Download or read book Writing Studio Pedagogy written by Matthew Kim and published by Rowman & Littlefield. This book was released on 2017-02-22 with total page 239 pages. Available in PDF, EPUB and Kindle. Book excerpt: Writing Studio Pedagogy (WSP) breaks from the tradition of teaching and responding to writing in traditional ways and moves the teaching and learning experience off the page and into engaging spaces in multiple ways, which can enhance the composing process. Through this collection, scholars interested in rethinking approaches to teaching, writing pedagogy, and innovative learning will find new ways to challenge their own understandings of space, place, and collaboration. WSP involves an attention to space and place in the development of rhetorical acts by focusing on the ways in which they enhance pedagogy. This book takes a unique opportunity to return to pedagogy as the foremost priority in any learning space. Educators might preference WSP for its emphasis on student-centeredness by creating productive interactions, intersections, and departures that arrive from prioritizing learning. WSP acknowledges the centralized role of students and teachers as co-facilitators in learning and writing. These threads are intentionally broad-based, as the chapters contained in this book speak to the complexity of WSP across institutions.
Download or read book Digital Reading and Writing in Composition Studies written by Mary R. Lamb and published by Routledge. This book was released on 2019-03-13 with total page 230 pages.
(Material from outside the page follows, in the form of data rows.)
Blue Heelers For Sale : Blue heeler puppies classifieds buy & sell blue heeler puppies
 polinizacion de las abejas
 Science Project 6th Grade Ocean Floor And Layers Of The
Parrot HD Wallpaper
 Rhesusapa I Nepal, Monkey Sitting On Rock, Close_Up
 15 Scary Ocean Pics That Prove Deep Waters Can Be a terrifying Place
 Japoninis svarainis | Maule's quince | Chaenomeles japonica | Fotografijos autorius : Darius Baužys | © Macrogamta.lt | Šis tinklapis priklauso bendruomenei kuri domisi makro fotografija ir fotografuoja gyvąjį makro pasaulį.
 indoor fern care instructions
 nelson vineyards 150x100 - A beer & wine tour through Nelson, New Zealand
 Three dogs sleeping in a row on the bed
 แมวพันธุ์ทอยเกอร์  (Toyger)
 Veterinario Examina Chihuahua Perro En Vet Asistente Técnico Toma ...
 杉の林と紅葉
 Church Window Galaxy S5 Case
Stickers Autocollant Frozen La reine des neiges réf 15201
Available in PDF, EPUB and Kindle. Book excerpt: As digital reading has become more productive and active, the lines between reading and writing become more blurred. This book offers both an exploration of collaborative reading and pedagogical strategies for teaching reading and writing that reflect the realities of digital literacies. This edited scholarly collection offers strategies for teaching reading and writing that highlight the possibilities, opportunities, and complexities of digital literacies. Part 1 explores reading and writing that happen digitally and offers frameworks for thinking about this process. Part 2 focuses on strategies for the classroom by applying reading theories, design principles, and rhetorical concepts to instruction. Part 3 introduces various disciplinary implications for this blended approach to writing instruction. What is emerging is new theories and practices of reading in both print and digital spaces—theories that account for how diverse student readers encounter and engage digital texts. This collection contributes to this work by offering strategies for sustaining reading and cultivating writing in this landscape of changing digital literacies. The book is essential for the professional development of beginning teachers, who will appreciate the historical and bibliographic overview as well as classroom strategies, and for busy veteran teachers, who will gain updated knowledge and a renewed commitment to teaching an array of literacy skills. It will be ideal for graduate seminars in composition theory and pedagogy, both undergraduate and graduate; and teacher education courses, and will be key reading for scholars in rhetoric and composition interested in composition history, assessment, communication studies, and literature pedagogy.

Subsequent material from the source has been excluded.